Dieser Moment folgte drei Wochen später beim FC Augsburg. Seither hat Nuri Sahin den 18-Jährigen gleich viermal in Folge eingewechselt. Darunter auch im DFB-Pokal beim VfL Wolfsburg, wo der Youngster für Donyell Malen kam und 43 Pflichtspielminuten sammelte. „Du weißt es ja nie so richtig. Es kann jeden Moment passieren. Man muss einfach im Kopf immer bereit sein. Sobald du im Kader bist, gibt es immer die Chance. Am Ende bin ich wirklich reingekommen und sehr glücklich darüber“, bekannte Campbell nach seinem Champions-League-Debüt.
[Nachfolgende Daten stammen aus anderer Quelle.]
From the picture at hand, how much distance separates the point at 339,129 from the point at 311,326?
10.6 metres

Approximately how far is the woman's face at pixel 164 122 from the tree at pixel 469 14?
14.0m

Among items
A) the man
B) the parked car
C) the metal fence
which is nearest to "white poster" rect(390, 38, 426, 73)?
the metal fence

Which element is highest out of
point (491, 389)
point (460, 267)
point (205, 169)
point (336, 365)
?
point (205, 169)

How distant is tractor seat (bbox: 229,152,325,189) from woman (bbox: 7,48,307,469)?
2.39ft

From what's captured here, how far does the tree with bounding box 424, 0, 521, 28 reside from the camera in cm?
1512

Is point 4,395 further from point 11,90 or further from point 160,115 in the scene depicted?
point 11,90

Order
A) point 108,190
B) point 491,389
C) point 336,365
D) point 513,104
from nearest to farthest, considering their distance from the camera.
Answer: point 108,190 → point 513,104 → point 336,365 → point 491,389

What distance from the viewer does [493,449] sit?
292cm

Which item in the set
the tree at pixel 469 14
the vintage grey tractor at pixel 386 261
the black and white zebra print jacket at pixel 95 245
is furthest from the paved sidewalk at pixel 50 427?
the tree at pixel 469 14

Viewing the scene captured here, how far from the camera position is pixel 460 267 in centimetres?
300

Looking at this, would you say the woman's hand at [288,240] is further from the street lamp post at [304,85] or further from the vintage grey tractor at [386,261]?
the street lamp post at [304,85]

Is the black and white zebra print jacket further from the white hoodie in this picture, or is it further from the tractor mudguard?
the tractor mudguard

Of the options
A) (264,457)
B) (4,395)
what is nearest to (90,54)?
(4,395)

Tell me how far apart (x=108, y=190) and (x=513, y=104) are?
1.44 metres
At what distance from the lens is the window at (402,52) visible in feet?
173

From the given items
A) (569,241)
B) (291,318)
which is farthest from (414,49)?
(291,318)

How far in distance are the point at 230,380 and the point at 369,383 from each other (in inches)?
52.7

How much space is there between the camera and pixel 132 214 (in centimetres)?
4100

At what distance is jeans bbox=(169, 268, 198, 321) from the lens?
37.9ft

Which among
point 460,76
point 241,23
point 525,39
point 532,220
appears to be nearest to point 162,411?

BVB-Youngster Campbell in drei Teams gefragt
Zwölf Pflichtspiele in sechs unterschiedlichen Wettbewerben für Profis (Champions League, Bundesliga, DFB-Pokal), U23 (3. Liga) und U19 (Youth League, DFB-Nachwuchsliga) hat Campbell in dieser Saison bislang absolviert. Das Pendeln zwischen den Teams mit ihren unterschiedlichen Mitspielern, Trainern, Herangehensweisen und Abläufen stellt junge Spieler wie ihn physisch wie mental vor enorme Herausforderungen. Cole Campbell begegnet ihnen mit der Forschheit und Unbekümmertheit eines Jugendlichen.

„Ich habe ein bisschen Aufregung verspürt. Aber ich würde nicht sagen, dass ich nervös war. Fußballspiele machen mich nicht mehr nervös. Es war eher Vorfreude, jetzt reinzukommen. Da waren schon Schmetterlinge im Bauch. Aber auf dem Platz verschwindet das“, erklärte der 18-Jährige betont abgeklärt. Ein breites Grinsen machte sich hingegen breit, als er über die Südtribüne sprach. „So etwas habe ich noch nie erlebt. Die Fans sind absolut großartig“, meinte Campbell begeistert.
Nächster BVB-Einsatz winkt in Mainz
Am Samstag (15.30 Uhr, Sky) beim FSV Mainz 05 wird der Rechtsaußen aller Voraussicht nach erneut zum Kader zählen. Dass er im Laufe der Begegnung eingewechselt wird, ist nicht unwahrscheinlich. Auch wenn der 18-Jährige noch nicht die Sterne vom Himmel gespielt hat, hat er angesichts der schwierigen Gemengelage mit zahlreichen Verletzten dank solider Vorstellungen bei Trainer Sahin und den Verantwortlichen Pluspunkte gesammelt - und sich damit für weitere Joker-Einsätze empfohlen.
„Vor ein paar Monaten war ich noch nicht sicher, ob ich bleiben solle und habe mich nach anderen Optionen umgeschaut. Aber Borussia Dortmund hat mich überzeugt und mir einen guten Plan aufgezeigt“, hat Campbell bereits Anfang August im Gespräch mit den Ruhr Nachrichten erklärt. So viel steht fest: Bislang geht dieser Plan auf. Campbell ist – bedingt durch die enorme Verletztenmisere – viel früher zu den BVB-Profis vorgestoßen als gedacht.
BVB-Youngster Campbell hat Lust auf mehr
„Mein erstes Ziel war es, zum Kreis der Profis zu gehören und mein Debüt zu geben. Ich hatte das Glück, dass mir das gelungen ist. Jetzt werde ich einfach versuchen, gute Leistungen zu bringen und es auf noch mehr Einsatzminuten in dieser Saison zu bringen“, kündigte Cole Campbell nach der Begegnung gegen Graz an. An Schlaf aber war trotz später Stunde noch nicht zu denken.

„Ich werde mir die Präsidentschafts-Wahl im Fernsehen anschauen. Das ist ein wichtiger Moment für die USA und sogar die ganze Welt“, erzählte der 18-Jährige. „Aber wir haben morgen frei. Es sollte daher in Ordnung sein, wenn ich länger wach bleibe“, flachste er. Campbell will ausgeschlafen sein. Die nächsten Einsätze für Schwarzgelb warten schon in Kürze.